• Data to use:
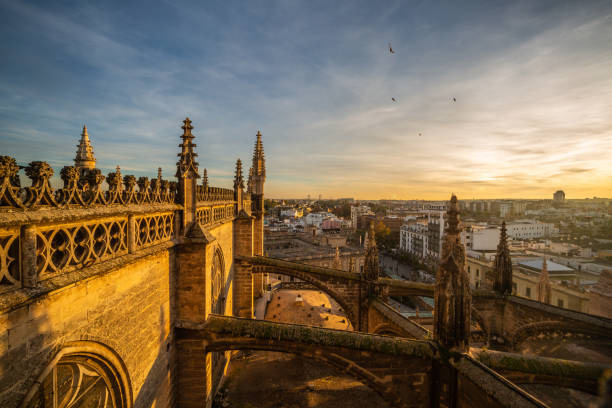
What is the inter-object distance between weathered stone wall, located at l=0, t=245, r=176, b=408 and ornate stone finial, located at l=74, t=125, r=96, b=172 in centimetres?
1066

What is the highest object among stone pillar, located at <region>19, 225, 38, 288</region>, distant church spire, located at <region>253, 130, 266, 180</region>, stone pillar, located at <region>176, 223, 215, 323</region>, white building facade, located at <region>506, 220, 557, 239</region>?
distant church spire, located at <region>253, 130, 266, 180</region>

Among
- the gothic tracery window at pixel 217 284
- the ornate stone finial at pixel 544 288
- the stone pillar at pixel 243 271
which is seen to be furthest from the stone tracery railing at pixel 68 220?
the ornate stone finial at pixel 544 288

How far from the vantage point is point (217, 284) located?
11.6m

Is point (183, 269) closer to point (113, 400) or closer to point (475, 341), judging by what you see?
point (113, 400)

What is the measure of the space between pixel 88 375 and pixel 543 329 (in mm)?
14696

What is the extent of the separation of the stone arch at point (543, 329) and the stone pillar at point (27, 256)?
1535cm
...
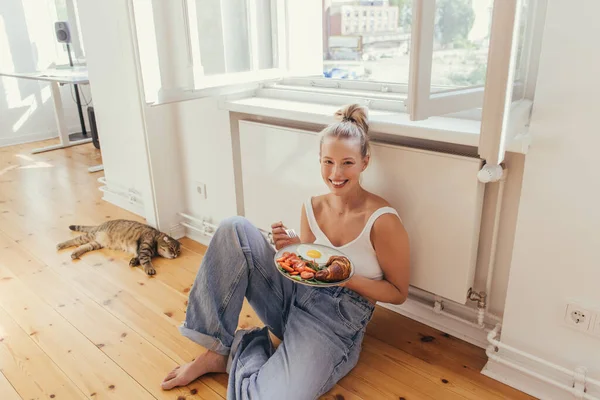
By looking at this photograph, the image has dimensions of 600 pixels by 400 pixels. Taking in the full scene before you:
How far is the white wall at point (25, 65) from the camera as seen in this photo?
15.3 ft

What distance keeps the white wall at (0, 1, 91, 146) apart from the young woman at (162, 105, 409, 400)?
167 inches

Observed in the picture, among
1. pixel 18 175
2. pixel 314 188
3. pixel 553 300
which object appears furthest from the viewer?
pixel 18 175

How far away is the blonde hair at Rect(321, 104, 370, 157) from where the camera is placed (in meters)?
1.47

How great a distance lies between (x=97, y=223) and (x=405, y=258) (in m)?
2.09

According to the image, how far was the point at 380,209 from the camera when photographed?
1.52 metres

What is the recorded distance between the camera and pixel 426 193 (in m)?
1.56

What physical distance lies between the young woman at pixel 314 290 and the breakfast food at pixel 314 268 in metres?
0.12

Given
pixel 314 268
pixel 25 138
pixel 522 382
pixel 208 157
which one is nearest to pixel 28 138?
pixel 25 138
---
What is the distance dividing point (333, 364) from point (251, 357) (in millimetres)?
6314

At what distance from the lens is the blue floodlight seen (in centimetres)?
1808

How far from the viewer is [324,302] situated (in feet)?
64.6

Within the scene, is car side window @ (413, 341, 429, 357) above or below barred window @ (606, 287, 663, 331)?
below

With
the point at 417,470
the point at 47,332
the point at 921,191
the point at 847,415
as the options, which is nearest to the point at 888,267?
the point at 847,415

• The task:
Return each line in the data above that contains the word "young".

• Answer for this exercise:
What distance keeps the white wall at (0, 1, 91, 146) apart from the young woman at (162, 105, 409, 400)?
What physical distance lies between the young woman at pixel 314 290 and the breakfast food at pixel 314 268 in metres?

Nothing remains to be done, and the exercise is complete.